Below is an example of a query where partial materialization is indeed beneficial.

$> cat test/queries/simple/r_lift_of_count.sql CREATE STREAM R(A int, B int) FROM FILE '../../experiments/data/tiny/r.dat' LINE DELIMITED csv (); SELECT r2.C FROM ( SELECT r1.A, COUNT(*) AS C FROM R r1 GROUP BY r1.A ) r2;
Generated tlq_t without -F EXPRESSIVE-TLQS: We can see that get_COUNT() simply returns the materialized view of the results.
$> bin/dbtoaster test/queries/simple/r_lift_of_count.sql -l cpp ... /* Type definition providing a way to access the results of the sql program */ struct tlq_t{ tlq_t() {} ... /* Functions returning / computing the results of top level queries */ COUNT_map& get_COUNT(){ COUNT_map& __v_1 = COUNT; return __v_1; } protected: /* Data structures used for storing / computing top level queries */ COUNT_map COUNT; }; ...
Generated tlq_t with -F EXPRESSIVE-TLQS: We can see that get_COUNT() perfoms some final computation for constructing the end result in a temporary std::map before returning it.

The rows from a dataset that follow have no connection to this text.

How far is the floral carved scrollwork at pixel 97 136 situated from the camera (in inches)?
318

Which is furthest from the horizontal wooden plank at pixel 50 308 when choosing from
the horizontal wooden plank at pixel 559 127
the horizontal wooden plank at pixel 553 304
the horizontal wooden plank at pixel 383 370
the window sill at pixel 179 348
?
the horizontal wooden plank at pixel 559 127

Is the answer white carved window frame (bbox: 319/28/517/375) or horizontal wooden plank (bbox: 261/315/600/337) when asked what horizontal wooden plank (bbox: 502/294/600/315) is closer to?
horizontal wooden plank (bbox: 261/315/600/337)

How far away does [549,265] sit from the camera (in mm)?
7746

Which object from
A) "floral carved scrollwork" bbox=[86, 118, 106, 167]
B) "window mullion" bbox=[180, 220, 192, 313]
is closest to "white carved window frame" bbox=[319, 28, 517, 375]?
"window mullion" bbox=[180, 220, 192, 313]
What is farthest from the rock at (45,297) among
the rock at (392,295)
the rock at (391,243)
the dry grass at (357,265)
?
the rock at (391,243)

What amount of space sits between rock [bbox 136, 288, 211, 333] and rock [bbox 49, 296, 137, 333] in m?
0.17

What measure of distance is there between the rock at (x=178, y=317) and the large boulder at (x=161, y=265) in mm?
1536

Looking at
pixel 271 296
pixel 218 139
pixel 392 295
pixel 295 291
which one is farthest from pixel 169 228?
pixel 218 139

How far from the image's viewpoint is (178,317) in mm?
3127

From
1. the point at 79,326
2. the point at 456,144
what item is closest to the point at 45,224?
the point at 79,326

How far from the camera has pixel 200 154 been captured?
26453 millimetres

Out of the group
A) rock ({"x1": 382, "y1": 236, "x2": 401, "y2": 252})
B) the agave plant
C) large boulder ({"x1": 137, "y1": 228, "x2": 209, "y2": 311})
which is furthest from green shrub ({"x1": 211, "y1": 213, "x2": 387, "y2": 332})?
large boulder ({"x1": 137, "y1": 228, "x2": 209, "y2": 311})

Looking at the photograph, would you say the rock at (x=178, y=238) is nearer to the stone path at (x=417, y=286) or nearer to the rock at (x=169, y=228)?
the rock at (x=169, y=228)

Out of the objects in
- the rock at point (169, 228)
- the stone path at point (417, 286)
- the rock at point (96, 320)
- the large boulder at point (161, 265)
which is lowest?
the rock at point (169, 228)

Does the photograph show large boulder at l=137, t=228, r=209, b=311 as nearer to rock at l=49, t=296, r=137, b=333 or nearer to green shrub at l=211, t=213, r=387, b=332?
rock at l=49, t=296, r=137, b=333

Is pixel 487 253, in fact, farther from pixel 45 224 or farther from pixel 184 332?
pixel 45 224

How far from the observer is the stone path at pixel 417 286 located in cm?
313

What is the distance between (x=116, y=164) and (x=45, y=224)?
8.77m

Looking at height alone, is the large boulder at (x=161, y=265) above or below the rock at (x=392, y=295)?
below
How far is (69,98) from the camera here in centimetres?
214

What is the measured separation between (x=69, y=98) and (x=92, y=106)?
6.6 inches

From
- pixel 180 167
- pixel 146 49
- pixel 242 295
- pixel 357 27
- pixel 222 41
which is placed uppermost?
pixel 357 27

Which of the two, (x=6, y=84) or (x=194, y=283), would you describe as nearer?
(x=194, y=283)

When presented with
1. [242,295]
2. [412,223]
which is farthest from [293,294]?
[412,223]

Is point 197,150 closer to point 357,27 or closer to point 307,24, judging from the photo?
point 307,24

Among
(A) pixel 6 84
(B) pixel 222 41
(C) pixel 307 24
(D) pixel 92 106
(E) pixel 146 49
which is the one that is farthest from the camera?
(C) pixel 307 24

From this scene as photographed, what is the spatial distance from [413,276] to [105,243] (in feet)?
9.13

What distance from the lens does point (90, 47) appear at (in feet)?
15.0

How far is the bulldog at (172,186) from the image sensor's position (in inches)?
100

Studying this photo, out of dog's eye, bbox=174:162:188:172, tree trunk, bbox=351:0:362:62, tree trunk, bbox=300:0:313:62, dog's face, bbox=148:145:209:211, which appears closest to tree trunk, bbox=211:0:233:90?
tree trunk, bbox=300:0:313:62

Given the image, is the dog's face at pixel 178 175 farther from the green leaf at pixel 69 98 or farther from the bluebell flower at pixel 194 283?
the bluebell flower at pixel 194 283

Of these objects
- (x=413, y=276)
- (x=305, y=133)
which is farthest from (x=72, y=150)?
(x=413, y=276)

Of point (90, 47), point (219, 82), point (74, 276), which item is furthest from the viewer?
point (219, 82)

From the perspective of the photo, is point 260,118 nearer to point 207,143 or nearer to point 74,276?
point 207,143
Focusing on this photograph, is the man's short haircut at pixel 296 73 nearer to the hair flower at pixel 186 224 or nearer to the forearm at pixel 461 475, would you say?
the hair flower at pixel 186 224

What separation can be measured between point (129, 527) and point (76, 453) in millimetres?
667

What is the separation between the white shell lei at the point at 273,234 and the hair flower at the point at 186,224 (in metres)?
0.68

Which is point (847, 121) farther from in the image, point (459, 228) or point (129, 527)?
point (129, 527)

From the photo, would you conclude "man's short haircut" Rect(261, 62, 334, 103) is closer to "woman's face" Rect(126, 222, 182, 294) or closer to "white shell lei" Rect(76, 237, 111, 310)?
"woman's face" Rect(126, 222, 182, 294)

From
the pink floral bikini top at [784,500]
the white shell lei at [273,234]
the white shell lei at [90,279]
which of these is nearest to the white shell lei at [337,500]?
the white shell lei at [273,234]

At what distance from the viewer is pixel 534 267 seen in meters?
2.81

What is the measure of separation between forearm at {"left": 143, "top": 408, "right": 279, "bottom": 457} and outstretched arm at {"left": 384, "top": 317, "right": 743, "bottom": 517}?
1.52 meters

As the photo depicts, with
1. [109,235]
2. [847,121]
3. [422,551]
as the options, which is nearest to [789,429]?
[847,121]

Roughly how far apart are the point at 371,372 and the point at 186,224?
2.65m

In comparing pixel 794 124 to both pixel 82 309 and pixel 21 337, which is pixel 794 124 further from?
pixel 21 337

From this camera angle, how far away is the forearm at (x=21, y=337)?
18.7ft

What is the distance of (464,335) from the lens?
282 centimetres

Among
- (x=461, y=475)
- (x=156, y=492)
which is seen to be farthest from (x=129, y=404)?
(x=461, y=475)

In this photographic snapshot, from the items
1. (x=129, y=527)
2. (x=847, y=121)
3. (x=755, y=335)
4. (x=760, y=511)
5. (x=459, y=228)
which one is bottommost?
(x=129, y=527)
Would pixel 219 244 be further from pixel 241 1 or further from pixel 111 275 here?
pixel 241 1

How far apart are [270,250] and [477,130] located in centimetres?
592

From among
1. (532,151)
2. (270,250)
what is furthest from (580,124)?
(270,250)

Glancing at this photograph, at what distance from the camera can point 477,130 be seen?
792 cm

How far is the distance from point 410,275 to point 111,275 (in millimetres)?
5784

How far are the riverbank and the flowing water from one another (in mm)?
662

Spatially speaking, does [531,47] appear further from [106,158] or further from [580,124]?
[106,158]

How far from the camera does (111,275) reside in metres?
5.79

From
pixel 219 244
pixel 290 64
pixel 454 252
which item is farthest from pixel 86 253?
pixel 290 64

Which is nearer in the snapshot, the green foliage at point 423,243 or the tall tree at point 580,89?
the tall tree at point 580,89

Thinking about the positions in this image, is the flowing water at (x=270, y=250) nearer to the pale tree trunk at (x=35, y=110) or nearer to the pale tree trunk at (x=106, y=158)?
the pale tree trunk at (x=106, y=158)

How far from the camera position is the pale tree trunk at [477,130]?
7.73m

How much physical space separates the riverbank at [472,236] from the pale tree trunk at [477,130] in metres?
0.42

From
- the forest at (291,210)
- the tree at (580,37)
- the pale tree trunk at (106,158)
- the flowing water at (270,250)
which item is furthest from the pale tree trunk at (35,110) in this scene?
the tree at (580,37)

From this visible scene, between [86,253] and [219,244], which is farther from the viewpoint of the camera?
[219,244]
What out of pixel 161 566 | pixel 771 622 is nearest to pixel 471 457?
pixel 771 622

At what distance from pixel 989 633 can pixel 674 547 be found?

We should remark that tlq_t no longer contains the full materialized view of the results COUNT_map COUNT; but a partial materialization COUNT_1_E1_1_map COUNT_1_E1_1; used by get_COUNT() in computing the final query result.
$> bin/dbtoaster test/queries/simple/r_lift_of_count.sql -l cpp -F EXPRESSIVE-TLQS ... /* Type definition providing a way to access the results of the sql program */ struct tlq_t{ tlq_t() {} ... /* Functions returning / computing the results of top level queries */ map<long,long> get_COUNT(){ map<long,long> __v_41; /* Result computation based on COUNT_1_E1_1 */ return __v_41; } protected: /* Data structures used for storing / computing top level queries */ COUNT_1_E1_1_map COUNT_1_E1_1; }; ...

3.2. struct data_t

The data_t contains all the relevant datastructures and trigger functions for incrementally maintaining the results of the sql program.

For each stream based relation STREAM_X, present in the sql program, it provides a pair of trigger functions named on_insert_STREAM_X() and on_delete_STREAM_X() that incrementally maintain the query results in the event of an insertion/deletion of a tuple in STREAM_X. If generating code for the query presented above (rs_example1.sql) the data_t produced has the trigger functions void on_insert_S(long S_B, long S_C) / void on_delete_S(long S_B, long S_C).

For static table based relations only the insertion trigger is required and will get called when processing the static tables in the initialization phase of the program.

3.3. class Program

Finally, Program is a class that implements the IProgram interface and provides the basic functionalities for reading static table tuples and stream events from their sources, initializing the relevant datastructures, running the sql program and retrieving its results.